O elevado número de divórcios em casais com filhos deve obrigar a uma atenção constante aos efeitos que as ruturas conjugais provocam nas crianças.
A generalização do divórcio permitiu a muitos adultos passar a viver com mais liberdade, sem constrangimentos causados por quotidianos de violência e abuso. Com as separações, foi possível muitas pessoas passarem a ter um papel mais interventivo na sociedade, sem se verem limitadas nos seus direitos fundamentais. Crianças e adolescentes deixaram vidas de humilhações e maus tratos.
Não podemos, no entanto, esquecer que o divórcio tem profundas repercussões no futuro das crianças. No momento da separação, é frequente os mais novos vivenciarem sentimentos de perda e culpa. A adaptação a outros quotidianos e novas famílias é feita, por vezes, com problemas que se prolongam durante anos. E se é verdade que a maioria dos filhos de pais divorciados se recompõe ao fim de um ano, não podemos esquecer o impacto do divórcio no seu futuro de adultos. Estudos demonstram como essas pessoas podem ser afetadas em dimensões como a intimidade afetiva, a sexualidade e o investimento em novos relacionamentos, pela recordação de situações traumáticas vividas com os seus pais.
Não há divórcios felizes, embora em muitos casos sejam a solução menos má. Infelizmente, é frequente que as disputas legais venham a agravar a conflitualidade não resolvida no casal, com repercussão negativa sobre os filhos.

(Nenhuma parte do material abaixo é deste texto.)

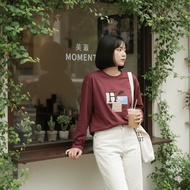 Women's Oversized Long Sleeve T-Shirt Women's Long Sleeve Distro T-Shirt / Oversized Long Sleeve Str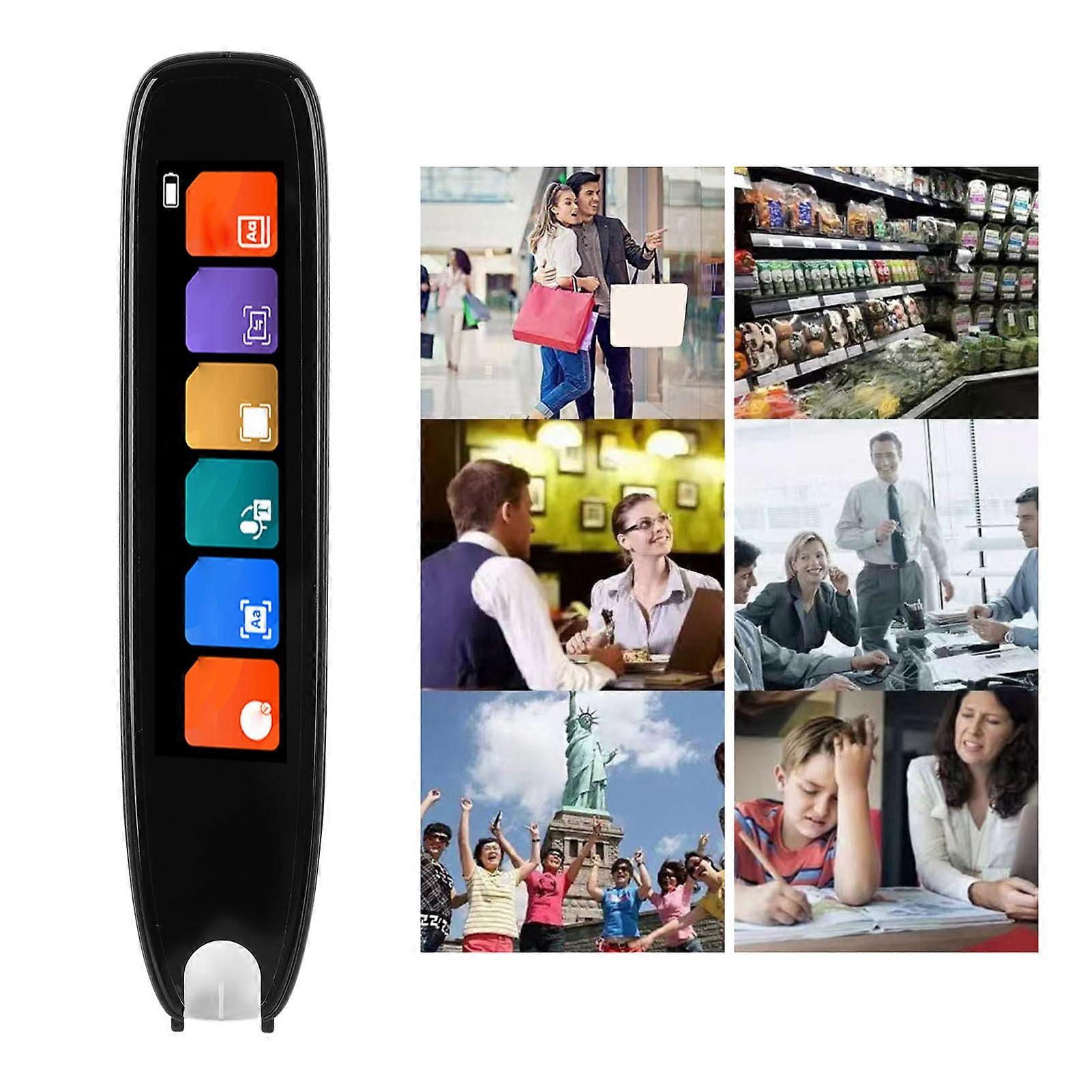 Scan Reader Pen Scanning Dictionary Pen 142 Languages Online Voice Translation for Language Learners Reading Business Travel 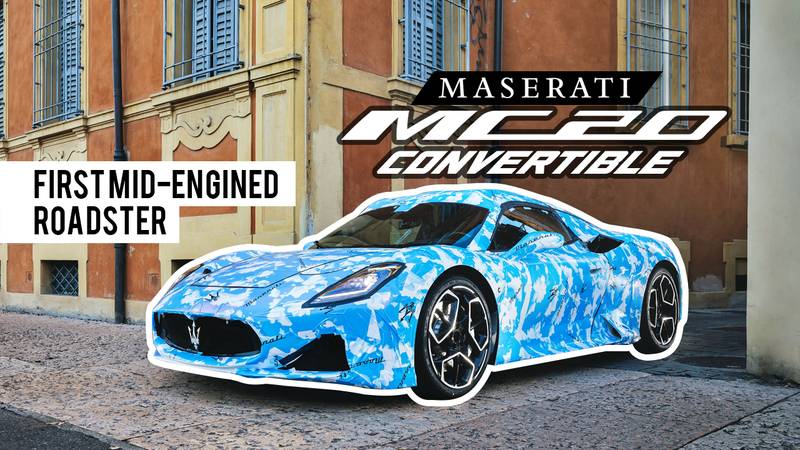 2022 Maserati MC20 Convertible Teased Ahead Of Official Unveil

Se existem magistrados sensíveis às questões das crianças, outros funcionam dominados por um quotidiano que os constrange com pressões burocráticas e falta de apoio técnico. Muitos juízes e procuradores não mostram um mínimo de conhecimentos sobre as necessidades psicológicas das crianças, que são diferentes nas várias etapas do seu desenvolvimento. Os advogados são exímios em lutar pelos pontos de vista dos seus clientes, mas têm dificuldade em compreender a voz das crianças. Alguns juristas parecem esquecer que o fim de um casamento tem de implicar a imediata proteção das crianças, de modo a tentar recuperar o equilíbrio perdido. O direito à proteção dos mais novos é da responsabilidade de todos nós, e os tribunais têm de ser locais onde essa garantia de liberdade e segurança é assegurada.
As Comissões de Proteção de Crianças e Jovens (CPCJ) — que alguns criticam sem conhecimento de causa — são essenciais na defesa dos interesses dos mais novos. Através das CPCJ, a comunidade organiza-se na defesa dos direitos das crianças, responsabilizando os pais ou sinalizando as situações de risco. As CPCJ alargadas são essenciais na prevenção e o seu trabalho deve ser apoiado em todos os contextos. Com mais apoio técnico e melhores condições de trabalho, poderão evitar muitas situações de perigo.
Algumas crianças são chamadas a depor em tribunal ou são inquiridas por técnicos do sistema judicial. Essa situação-limite só deve ocorrer em circunstâncias excecionais e o tribunal deveria assegurar o apoio de um técnico de saúde mental infantil para apoiar a criança durante esse período, de modo a monitorizar e intervir nas manifestações de sofrimento físico e psicológico.
Os especialistas no desenvolvimento infantil deveriam fazer parte da construção da decisão judicial, através de uma assessoria técnica permanente, única forma de minorar alguns erros com repercussão no futuro das crianças.